**Extract provided:**
The whole struggle in the story of salvation in the OT is that the people were never faithful to God. The old covenant kept getting broken. The fellowship, love and blessing that the people were offered from God was always under threat because of their sinful tendencies.

Jesus says "I am here to begin the New Covenant - I give my life so that something radically new can take place - an everlasting change, an unchangeable work of salvation in the hearts of the people who will be mine forever..."

Not only does communion call us to receive the Savior who is for us - it calls us to rest in his grace which never ends.

Jesus is not just a Savior who is available. He is a Savior who binds himself to us forever.

We approach the Lord's Table with a posture to receive his amazing gift of everlasting covenant love.

- We participate

The imagery of eating the bread and drinking the wine has another element. Not only are we receiving - we are part taking.

We participate in Christ in a unique way in communion. It is a physical act that teaches us the fact that every day we feed on Christ in our hearts. We take and we eat. We are deeply connected to him and we are inviting to participate and experience his love and his power.

God is present in a special way to bless and build up our faith in the practice of communion.

Notice the emphasis on spiritual participation that Paul gives in the previous chapter.

1 Corinthians 10:16-17
16 The cup of blessing that we bless, is it not a sharing in the blood of Christ? The bread that we break, is it not a sharing in the body of Christ? 17 Because there is one bread, we who are many are one body, since all of us share the one bread.

To add to this, we participate in a deeper experience of unity with the christians around us.

God have the Lord's Supper as a practice that would be deeply unifying to the church.

The bread represents one body in Christ - the unity and oneness that we have as God's people.

We are one body in Jesus no matter how different we are externally.

We are unified into one church, one family.

Our sense of belonging to God's church is not based on a feeling, or friends or people approving us. It is the delight of Jesus to being us all into one body.

- We proclaim

"do this in remembrance of me..."

Christians have often gotten a little backwards.

When Jesus institutes this remembrance he is REPLACING the remembrance of the passover celebration.

That Remembrance was not just thinking about how sad it was that the lamb died to save them.

It was a remembrance of the whole story of God's amazing plan to save and his amazing victory.

This is what Jesus means by remembrance. This is also what Paul says in verse 26

26 For as often as you eat this bread and drink the cup, you proclaim the Lord’s death until he comes.

in other words - the Lord's Supper is a proclamation of the story.

We proclaim that Jesus saves. That HE has set the table and all are welcome to come and receive him as the King.

Yes there is sin and yes there is a Savior. Everyone who calls on the name of the Lord can be saved.

This Savior who tells us "this is my body which is for you" is the Savior that we proclaim to ALL.

And this proclamation is filled with hope - it is both past oriented (the Lord's death) and it is future oriented ("until he returns")

He is King of kings and he is coming back to make all things new. There is a hope, there is a direction that we are all moving in together.

So the experience of the Lord's Table for the church is very active. We receive, we participate and we proclaim.

And its not just for the holy people or the people feeling extra super spiritual - this Savior has come to give himself to us, broken sinners.

But there is an important warning that Paul is trying to give...

3. The call to self examination

Notice the harsh warning here:

27 So, then, whoever eats the bread or drinks the cup of the Lord in an unworthy manner will be guilty of sin against the body and blood of the Lord.

**Data provided:**
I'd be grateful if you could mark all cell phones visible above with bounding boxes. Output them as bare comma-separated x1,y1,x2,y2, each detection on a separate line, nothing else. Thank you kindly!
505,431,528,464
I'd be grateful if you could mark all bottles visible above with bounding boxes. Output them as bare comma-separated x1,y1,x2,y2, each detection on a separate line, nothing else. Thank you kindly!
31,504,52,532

---

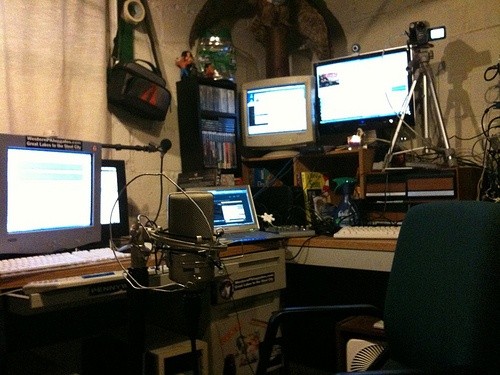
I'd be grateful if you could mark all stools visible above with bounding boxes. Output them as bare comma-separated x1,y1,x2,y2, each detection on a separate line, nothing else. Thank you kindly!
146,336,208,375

**The exercise:**
Repeat word for word the part of the text on communion starting at "We participate in Christ" and ending at "and his power.".

**Answer to this exercise:**
We participate in Christ in a unique way in communion. It is a physical act that teaches us the fact that every day we feed on Christ in our hearts. We take and we eat. We are deeply connected to him and we are inviting to participate and experience his love and his power.